─── ТЕКСТ ДЛЯ ЧТЕНИЯ

Как раз в это время Борис Добродеев принес мне сценарий по «Первому учителю» Чингиза Айтматова. Драматургия была не лучшего качества, но я взял повесть, прочитал ее, и тут уже мне что-то начало мститься. В то время я очень увлекался Куросавой, мне замерещилась самурайская драма, азиатские лица, снежные горы, страсть, ненависть, борьба.
Сценарий я сначала переписал сам, потом позвал Фридриха Горенштейна, заплатил ему, и он привнес в будущий фильм раскаленный воздух ярости. После чего уже стало ясно, что браться за картину стоит.
Надо было утвердить сценарий у автора повести. Мы встретились с Айтматовым в Кремлевской больнице. Он прочел сценарий прямо в коридоре, сказал: «Мне нравится». Картину запустили в производство.
От повести сценарий отличался очень сильно. Действие в нем происходило только в прошлом, современный пролог и эпилог мы отбросили. У Айтматова учитель сажал тополя, у нас был единственный на весь аил тополь, и его-то как раз рубил учитель, чтобы строить новую школу, взамен сожженной. Во многом сценарий был антиподом повести.
В работе над этой и еще более над последующими своими картинами я смог убедиться, что не так уж важно, какая конкретная вещь Чехова, Достоевского или, к примеру, Шекспира выбрана для постановки. Для меня важен не столько сюжет и актуальность прочтения автора, сколько мир писателя. А мир этот можно угадать в любом его сочинении, даже самом слабом. Как в капле воды отражается мир, так и в самой краткой новелле отражается написанное в десятках томов. Но можно еще наложить на это отражение мир другого творца – например, на Чехова Бергмана, на Шекспира Куросаву.

──────
─── ЗАПИСИ

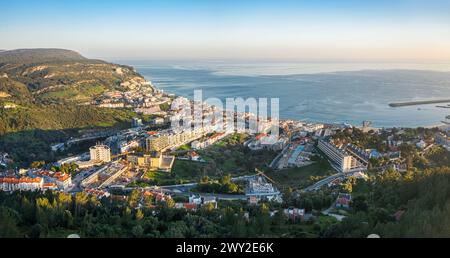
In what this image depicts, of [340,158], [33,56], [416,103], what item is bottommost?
[340,158]

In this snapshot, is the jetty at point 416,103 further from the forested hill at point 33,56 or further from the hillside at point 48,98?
the forested hill at point 33,56

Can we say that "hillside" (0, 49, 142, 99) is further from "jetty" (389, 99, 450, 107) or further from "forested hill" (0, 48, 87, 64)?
"jetty" (389, 99, 450, 107)

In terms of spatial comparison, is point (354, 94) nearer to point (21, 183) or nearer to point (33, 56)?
point (21, 183)

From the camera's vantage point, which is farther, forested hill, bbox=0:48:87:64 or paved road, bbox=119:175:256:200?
forested hill, bbox=0:48:87:64

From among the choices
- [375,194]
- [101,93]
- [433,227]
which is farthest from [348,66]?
[433,227]

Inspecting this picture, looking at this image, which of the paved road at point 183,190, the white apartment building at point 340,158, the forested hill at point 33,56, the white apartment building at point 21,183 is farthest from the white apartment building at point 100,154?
the forested hill at point 33,56

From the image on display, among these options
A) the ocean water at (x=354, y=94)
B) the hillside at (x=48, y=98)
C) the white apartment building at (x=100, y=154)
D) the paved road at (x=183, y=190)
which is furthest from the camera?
the ocean water at (x=354, y=94)

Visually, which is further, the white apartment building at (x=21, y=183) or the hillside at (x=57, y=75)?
the hillside at (x=57, y=75)

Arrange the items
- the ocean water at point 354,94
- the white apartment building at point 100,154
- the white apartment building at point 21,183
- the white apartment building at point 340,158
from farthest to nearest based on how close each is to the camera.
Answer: the ocean water at point 354,94 < the white apartment building at point 100,154 < the white apartment building at point 340,158 < the white apartment building at point 21,183

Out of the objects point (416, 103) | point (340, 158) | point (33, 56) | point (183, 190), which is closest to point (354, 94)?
point (416, 103)

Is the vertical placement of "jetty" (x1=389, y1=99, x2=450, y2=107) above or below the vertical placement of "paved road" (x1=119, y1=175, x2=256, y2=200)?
above

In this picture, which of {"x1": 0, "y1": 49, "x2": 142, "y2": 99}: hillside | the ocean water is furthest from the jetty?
{"x1": 0, "y1": 49, "x2": 142, "y2": 99}: hillside
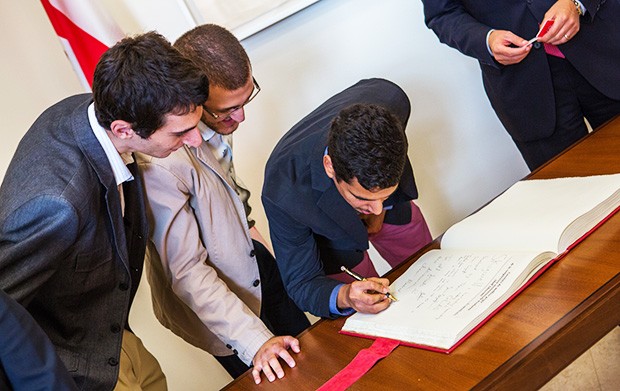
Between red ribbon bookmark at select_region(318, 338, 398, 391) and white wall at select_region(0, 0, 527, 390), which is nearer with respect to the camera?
red ribbon bookmark at select_region(318, 338, 398, 391)

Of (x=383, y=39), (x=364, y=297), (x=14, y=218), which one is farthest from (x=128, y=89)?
(x=383, y=39)

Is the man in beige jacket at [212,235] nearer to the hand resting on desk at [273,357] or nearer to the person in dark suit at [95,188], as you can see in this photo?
the hand resting on desk at [273,357]

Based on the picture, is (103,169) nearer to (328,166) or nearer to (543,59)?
(328,166)

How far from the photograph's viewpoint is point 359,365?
1.60 m

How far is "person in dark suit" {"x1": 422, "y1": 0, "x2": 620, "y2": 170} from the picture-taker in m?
2.06

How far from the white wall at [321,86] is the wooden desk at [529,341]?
4.58 ft

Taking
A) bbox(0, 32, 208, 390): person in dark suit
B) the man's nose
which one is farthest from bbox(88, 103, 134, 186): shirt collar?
the man's nose

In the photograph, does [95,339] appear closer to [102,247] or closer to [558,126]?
[102,247]

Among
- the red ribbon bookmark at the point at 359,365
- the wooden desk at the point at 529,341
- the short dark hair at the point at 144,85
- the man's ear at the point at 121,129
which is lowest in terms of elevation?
the red ribbon bookmark at the point at 359,365

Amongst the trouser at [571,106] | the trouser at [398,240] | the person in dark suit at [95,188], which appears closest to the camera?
the person in dark suit at [95,188]

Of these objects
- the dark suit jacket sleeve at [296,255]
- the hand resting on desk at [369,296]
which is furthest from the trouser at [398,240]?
the hand resting on desk at [369,296]

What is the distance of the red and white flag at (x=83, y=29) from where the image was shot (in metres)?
2.60

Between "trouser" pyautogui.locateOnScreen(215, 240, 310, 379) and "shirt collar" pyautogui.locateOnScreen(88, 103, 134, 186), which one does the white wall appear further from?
"shirt collar" pyautogui.locateOnScreen(88, 103, 134, 186)

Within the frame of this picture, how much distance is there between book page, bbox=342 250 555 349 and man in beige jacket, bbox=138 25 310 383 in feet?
0.94
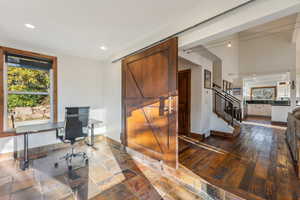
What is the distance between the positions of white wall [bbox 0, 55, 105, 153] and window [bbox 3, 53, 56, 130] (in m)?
0.25

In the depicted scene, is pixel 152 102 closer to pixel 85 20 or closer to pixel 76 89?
pixel 85 20

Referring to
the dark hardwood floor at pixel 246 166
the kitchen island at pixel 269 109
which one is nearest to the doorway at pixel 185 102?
the dark hardwood floor at pixel 246 166

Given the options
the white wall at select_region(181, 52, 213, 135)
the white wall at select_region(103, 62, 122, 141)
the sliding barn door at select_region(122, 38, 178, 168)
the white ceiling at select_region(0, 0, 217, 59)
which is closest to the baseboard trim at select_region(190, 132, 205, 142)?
the white wall at select_region(181, 52, 213, 135)

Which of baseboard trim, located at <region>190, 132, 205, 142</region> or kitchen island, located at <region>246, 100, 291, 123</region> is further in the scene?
kitchen island, located at <region>246, 100, 291, 123</region>

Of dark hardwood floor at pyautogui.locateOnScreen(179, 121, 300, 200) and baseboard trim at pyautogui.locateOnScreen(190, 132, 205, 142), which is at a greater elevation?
baseboard trim at pyautogui.locateOnScreen(190, 132, 205, 142)

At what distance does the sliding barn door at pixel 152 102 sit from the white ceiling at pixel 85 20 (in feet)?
1.37

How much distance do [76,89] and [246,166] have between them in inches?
175

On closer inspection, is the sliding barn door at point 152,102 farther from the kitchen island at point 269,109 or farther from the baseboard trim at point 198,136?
the kitchen island at point 269,109

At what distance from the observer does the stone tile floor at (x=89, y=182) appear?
1.72 meters

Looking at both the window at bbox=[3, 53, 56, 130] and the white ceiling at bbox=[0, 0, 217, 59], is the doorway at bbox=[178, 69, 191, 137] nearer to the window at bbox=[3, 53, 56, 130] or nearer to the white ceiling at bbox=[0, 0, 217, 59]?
the white ceiling at bbox=[0, 0, 217, 59]

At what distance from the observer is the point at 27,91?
3156mm

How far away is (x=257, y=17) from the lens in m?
1.42

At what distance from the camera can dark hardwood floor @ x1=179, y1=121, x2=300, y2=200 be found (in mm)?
1737


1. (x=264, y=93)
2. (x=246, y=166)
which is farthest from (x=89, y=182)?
(x=264, y=93)
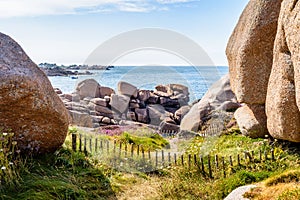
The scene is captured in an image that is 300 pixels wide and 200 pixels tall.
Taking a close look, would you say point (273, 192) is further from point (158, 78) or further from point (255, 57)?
point (158, 78)

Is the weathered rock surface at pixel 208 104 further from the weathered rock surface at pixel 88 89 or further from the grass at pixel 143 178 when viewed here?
the weathered rock surface at pixel 88 89

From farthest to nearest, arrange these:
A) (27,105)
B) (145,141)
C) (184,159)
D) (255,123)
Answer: (145,141) < (255,123) < (184,159) < (27,105)

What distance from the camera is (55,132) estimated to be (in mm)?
7285

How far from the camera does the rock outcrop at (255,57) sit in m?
8.01

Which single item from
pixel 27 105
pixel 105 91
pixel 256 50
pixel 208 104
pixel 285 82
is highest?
pixel 256 50

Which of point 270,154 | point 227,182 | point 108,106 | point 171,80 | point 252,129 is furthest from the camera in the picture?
point 171,80

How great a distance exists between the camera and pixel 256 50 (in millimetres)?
8219

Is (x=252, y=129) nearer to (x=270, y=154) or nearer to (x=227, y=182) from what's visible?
(x=270, y=154)

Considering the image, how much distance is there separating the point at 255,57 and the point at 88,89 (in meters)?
12.6

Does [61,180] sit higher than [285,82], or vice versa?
[285,82]

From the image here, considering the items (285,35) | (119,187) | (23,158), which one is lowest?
(119,187)

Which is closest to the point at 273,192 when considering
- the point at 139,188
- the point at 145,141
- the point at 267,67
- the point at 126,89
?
the point at 139,188

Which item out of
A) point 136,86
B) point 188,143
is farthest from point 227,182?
point 136,86

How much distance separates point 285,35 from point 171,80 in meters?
15.6
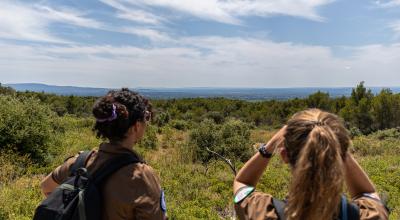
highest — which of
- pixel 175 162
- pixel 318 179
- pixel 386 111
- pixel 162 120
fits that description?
pixel 318 179

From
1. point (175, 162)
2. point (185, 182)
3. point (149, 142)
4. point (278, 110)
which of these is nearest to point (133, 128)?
point (185, 182)

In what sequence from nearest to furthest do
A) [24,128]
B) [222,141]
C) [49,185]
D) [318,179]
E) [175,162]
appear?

──────

ЗАДАНИЕ ::
Перепишите без изменений отрывок из текста для чтения, начав со слов «Надо было утвердить» и закончив словами «был антиподом повести.».

РЕЗУЛЬТАТ ::
Надо было утвердить сценарий у автора повести. Мы встретились с Айтматовым в Кремлевской больнице. Он прочел сценарий прямо в коридоре, сказал: «Мне нравится». Картину запустили в производство.
От повести сценарий отличался очень сильно. Действие в нем происходило только в прошлом, современный пролог и эпилог мы отбросили. У Айтматова учитель сажал тополя, у нас был единственный на весь аил тополь, и его-то как раз рубил учитель, чтобы строить новую школу, взамен сожженной. Во многом сценарий был антиподом повести.